R Nov 14 Mankind (Early English Drama, pp. 108-135)
Response Paper Assignment:  What causes Mankind’s decline into sin?  What distracts him from being good?  Does his decline into sin and his later redemption fit with the beliefs of other works we’ve read this semester?  How does the humor in Mankind work to advance the serious allegorical themes?  Does the allegory work on multiple levels?
M Nov 18 Digby Mary Magdalene, pp. 189-223 (in Early English Drama)
Response Paper Assignment:  Whenever I read the Digby Mary Magdalene, what interests me most is the way that all the different people in the play are portrayed.  There are emperors, kings, rich men, tavern people, Satan, pious Jews, Christian disciples, pious women, etc.  Choose one character, preferably a minor one.  What seems to motivate that character?  From the various characters’ motivations, what impression do you get of the play’s attitude toward human beings and human society?
R Nov 21 Digby Mary Magdalene, pp. 223-252 (in Early English Drama)
Response Paper Assignment:  In the second half of the play, Mary accomplishes a great many things against impossible odds.  Is it important that she’s a woman?  As a woman, wherein does she have the power to accomplish what she accomplishes?  Would she have the same power if she were a man?  Does she remind you of Margery Kempe?  How is she like and unlike Margery?

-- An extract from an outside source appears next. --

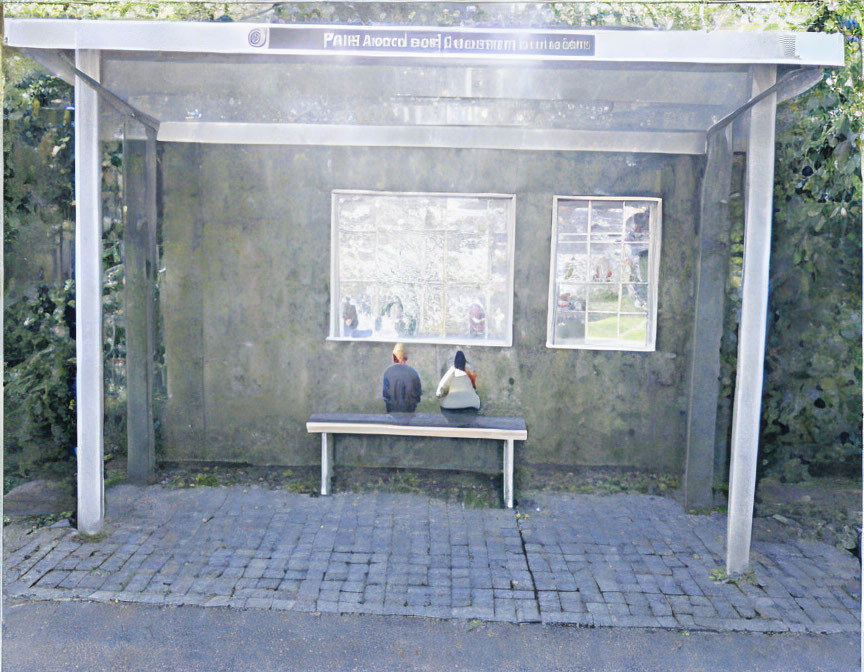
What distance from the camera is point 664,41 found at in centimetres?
427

M Nov 25 Le Morte D’Arthur, Books I and III (pp. 1-48 and 79-101)
Response Paper Assignment:  In Book I, why does Malory create so many obstacles and complications in the way of Arthur’s rise to the throne?  Why, for example, have his birth and parentage be so mysterious (both because of how he was conceived and because of his upbringing away from court)?  At the same time, why have so many affirmations of his right to the throne (Uther’s deathbed acknowledgement, the sword in the stone, etc.)?  Why have Arthur commit incest and infanticide?  In Book III, the Round Table is established.  What does the story of Sir Tor’s coming to court tell us about the values of the Round Table?  What do the events of the three quests (of Sir Gawain, Sir Tor, and King Pellinore) tell us about the values of the Round Table?

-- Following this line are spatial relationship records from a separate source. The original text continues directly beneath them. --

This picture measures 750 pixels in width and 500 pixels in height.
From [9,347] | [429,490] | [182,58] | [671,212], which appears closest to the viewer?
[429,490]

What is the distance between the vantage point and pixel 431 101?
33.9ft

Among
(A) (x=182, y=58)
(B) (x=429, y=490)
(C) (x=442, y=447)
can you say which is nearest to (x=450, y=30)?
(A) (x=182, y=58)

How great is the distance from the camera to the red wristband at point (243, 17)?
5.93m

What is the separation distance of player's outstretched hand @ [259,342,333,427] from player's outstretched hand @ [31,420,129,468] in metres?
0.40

R Nov 28 NO CLASS (Thanksgiving)
M Dec 2 Le Morte D’Arthur, Book VI, Book XI, and Chapters I-X of Book XII (pp. 175-208 and 608-648)
Response Paper Assignment:  Focus your reading on Lancelot and love.  How is Lancelot like or unlike the knights of Book III (Sir Gawain, Sir Tor, and King Pellinore)?  What makes Lancelot better than the other knights of the Round Table?  What impression do you get of Lancelot in Book VI?  Does that impression change at all in Books XI and XII?  What do Lancelot, Guenever, and Elaine mean when they use the word “love”?
T Dec 3 PAPER DUE
R Dec 5 Le Morte D’Arthur, Books XVIII-XIX (pp. 785-864)

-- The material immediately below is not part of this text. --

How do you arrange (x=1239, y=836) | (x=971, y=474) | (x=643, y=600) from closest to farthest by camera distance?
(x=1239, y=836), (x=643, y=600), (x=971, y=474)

Response Paper Assignment:  What do you make of Chapter XXV in Book XVIII?  Do the events of preceding Books justify what is said of love in Chapter XXV of Book XVIII?  Do the events of Books XVIII and XIX justify what is said of love there?  What does Malory mean by “love”?  Why does he write about it?  How does he view Lancelot and Guenever?  Why does he view them the way he does?  What does he value?
M Dec 9 Le Morte D’Arthur, Books XX-XXI (pp. 865-938)
Response Paper Assignment:  Why does Arthur fall?  What brings about his end?  Does the destruction come from within or from without?  How so?  What does the destruction of Arthur and his court tell us about what Malory values?